What a sponging, gene-squandering bunch of artistic slackers the spawn of music superstars tend to be, when you think about it. Oh, sure, John Bonham’s son will sit in for a Led Zeppelin reunion, Zak Starkey will fill in for Keith Moon on a Who tour, and both Lennon boys have endeavored to make a mark. But they are exceptions, not the rule. Consider how many hundreds of others are out there. And how many other art forms, too, are just waiting to be conquered by these carriers of history-making talent.
So this is what I like to see. Along comes David Bowie’s son, and does he opt for an easy career as the Thin White Duke 2? No, he doesn’t even set his sights on the music business. He decides he wants to direct. And does he use the family name as a shortcut to the director’s chair? No, he apprentices like anyone else, establishing himself in Great Britain as a successful maker of television commercials. He didn’t have to do the journeyman thing, but he wanted to learn his trade. And his feature debut is far better for it.
Did I mention that Duncan Jones (Duncan Zowie Heywood Jones) is a talented author, too? He wrote the story that forms the basis of Moon, a cagey bit of sci-fi commentary. Indeed, its thesis is so cagey that reviewers so far appear to have missed it entirely. It begins, appropriately enough, with a television commercial.
The advertiser is a conglomerate called Lunar Industries. They sound like good guys. After all, their business is mining the moon for Helium 3, a substance offering a virtually limitless source of clean energy to Earth’s inhabitants. Play along with me. For the sake of argument, let’s pretend Helium 3 is Jones’ stand-in for the energy source on which our planet is currently hooked.
Sam Rockwell gives a mesmerizing, trademark twitchy performance in the role of the corporation’s sole human lunar employee, Sam Bell. The mining operation to which he’s attached is largely automated. He’s just there to monitor the excavating work performed by giant machines, patch them up when they break and send reports back to the home office. He’s sweating out the final weeks of a three-year stint (again, for argument’s sake, let’s call it a tour of duty) and is suffering the effects of isolation, compounded by separation from his wife and little girl.
Just as the U.S. government and companies like Halliburton felt free to make their move in Iraq and take control of the country’s petroleum production, so Lunar Industries appears to have claimed exclusive rights to the moon’s resources (with a little help from the military, one may assume). How else to explain the complete lack of international competition for access to what is very likely the most valuable commodity in the solar system?

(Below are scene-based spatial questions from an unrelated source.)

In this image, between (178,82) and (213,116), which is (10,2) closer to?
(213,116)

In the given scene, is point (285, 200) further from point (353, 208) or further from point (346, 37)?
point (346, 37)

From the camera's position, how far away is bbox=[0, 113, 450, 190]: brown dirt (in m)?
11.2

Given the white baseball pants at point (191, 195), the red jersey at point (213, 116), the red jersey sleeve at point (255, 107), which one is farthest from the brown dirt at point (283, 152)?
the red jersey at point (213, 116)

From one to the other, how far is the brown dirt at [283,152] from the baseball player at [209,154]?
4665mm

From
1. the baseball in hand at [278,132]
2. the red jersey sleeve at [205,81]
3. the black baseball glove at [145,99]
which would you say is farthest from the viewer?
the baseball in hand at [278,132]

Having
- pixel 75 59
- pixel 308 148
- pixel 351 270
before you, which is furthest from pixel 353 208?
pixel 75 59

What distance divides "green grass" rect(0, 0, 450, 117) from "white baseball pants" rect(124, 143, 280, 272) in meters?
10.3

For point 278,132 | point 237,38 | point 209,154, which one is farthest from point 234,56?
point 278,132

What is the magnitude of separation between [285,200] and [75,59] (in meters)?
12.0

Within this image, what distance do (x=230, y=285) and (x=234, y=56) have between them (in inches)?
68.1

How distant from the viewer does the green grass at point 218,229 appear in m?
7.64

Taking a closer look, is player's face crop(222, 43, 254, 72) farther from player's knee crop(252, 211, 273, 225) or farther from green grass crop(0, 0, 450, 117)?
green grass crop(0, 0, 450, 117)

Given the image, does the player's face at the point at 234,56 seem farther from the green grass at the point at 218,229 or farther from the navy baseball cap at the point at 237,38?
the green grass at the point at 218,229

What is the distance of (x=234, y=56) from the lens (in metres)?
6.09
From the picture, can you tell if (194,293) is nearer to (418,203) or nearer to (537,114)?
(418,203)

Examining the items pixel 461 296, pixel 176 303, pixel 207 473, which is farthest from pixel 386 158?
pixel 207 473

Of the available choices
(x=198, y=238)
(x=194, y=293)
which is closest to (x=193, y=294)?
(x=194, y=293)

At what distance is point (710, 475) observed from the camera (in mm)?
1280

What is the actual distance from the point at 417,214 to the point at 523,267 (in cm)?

As the end of his contract approaches, Rockwell’s character grows ever more schizo. He’s watched all the old “Bewitched” and “Mary Tyler Moore” tapes he can take. Communications between the space station and home have mysteriously gone down. And there’s only so much satisfaction to be found in the companionship of the facility’s resident robot, Gerty, a preprogrammed presence (voiced by Kevin Spacey) that has been described as “HAL-like” in nine out of 10 reviews despite having nothing more in common with 2001’s demonic device than a dependence on AC current.
Not that evil isn’t afoot. It’s just that it’s faceless and bureaucratic. The key twist in the script involves a close encounter of the cloned kind. Suddenly, just as his time is up and he’s ready to return home, Bell is confronted with a younger, fitter, less frazzled version of himself. The viewer is given reason to suspect that an inexhaustible supply of back-up Bells may be tucked out of sight on life support. But the final act is eerily ambiguous.
Remind you of anything? Seems to me like a dead-on analogy for the previous administration’s practice of endlessly renewing soldiers’ contracts against their wills and sending them back in harm’s way once they’ve completed their tours. And all, when you get right down to it, in the name of oil — or, in this case, Helium 3.
A throwback to old-school genre classics such as Silent Running, Solaris and, of course, 2001, Moon is a creepy, mysterious, thought-provoking meditation on the ways human life can be devalued when big business and government form an unholy alliance. The film is packed with more ideas and imaginative touches than a dozen big-budget digital space adventures. From its art direction to its central performances, it’s consistently accomplished, and is easily one of the season’s most pleasant surprises. I may be wrong about the picture’s subtext. But there’s no mistaking the fact that Moon marks the arrival of a promising new player.